MNB rate cuts may resume if CPI undershoots persist
Hungaryʼs central bank may have to resume policy rate cuts if consumer inflation persistently undershoots its target or if the forint strengthens markedly, London-based emerging markets economists said late Friday.
In a research note released to clients in London, Royal Bank of Scotland (RBS) said that the most recent CPI data highlights downside risks to inflation as headline CPI arrived at -0.4% year-on-year last month, well below the market consensus of -0.1%.
“At a time when growth is likely to slow and downside risks to inflation remain apparent, we believe that the MNB will become increasingly uncomfortable with currency strength, as a stronger HUF would only increase the downside risks to growth and inflation... We think that the MNB may consider further monetary policy easing in the coming months if these trends persist,” the note said.
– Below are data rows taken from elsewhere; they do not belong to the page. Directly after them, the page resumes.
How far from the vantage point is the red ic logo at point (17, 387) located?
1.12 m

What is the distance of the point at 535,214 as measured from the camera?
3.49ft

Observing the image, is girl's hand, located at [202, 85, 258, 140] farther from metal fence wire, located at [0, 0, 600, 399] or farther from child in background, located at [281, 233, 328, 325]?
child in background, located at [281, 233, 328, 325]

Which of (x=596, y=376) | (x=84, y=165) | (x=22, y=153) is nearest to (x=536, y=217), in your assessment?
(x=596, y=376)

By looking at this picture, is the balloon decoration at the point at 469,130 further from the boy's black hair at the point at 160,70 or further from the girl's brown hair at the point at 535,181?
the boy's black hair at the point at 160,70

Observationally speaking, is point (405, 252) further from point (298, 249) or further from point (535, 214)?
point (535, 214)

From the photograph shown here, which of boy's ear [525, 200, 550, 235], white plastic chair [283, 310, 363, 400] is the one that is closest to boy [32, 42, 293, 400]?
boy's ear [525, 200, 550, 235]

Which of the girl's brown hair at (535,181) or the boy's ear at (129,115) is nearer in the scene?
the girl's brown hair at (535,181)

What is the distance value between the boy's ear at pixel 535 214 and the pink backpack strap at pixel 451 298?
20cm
The latest Inflation Report indicated that the monetary policy council is looking to counter the downside CPI risks with a prolonged period of unchanged rates, rather than further cuts. Yet, “we believe easing in a conventional form of policy rate cuts would return to the agenda if the current EM rally persists and the forint appreciates notably, for instance EUR/HUF being pushed down to 300... This could be the case given the increased likelihood of the ECB QE2 and the Fed hikes being persistently priced out”.
In this case, “we believe significant HUF appreciation would mean the MNB would not be able to avoid rate cuts, in spite of the decreased FX-to-CPI pass-through in Hungary over recent years”, Royal Bank of Scotlandʼs economists said.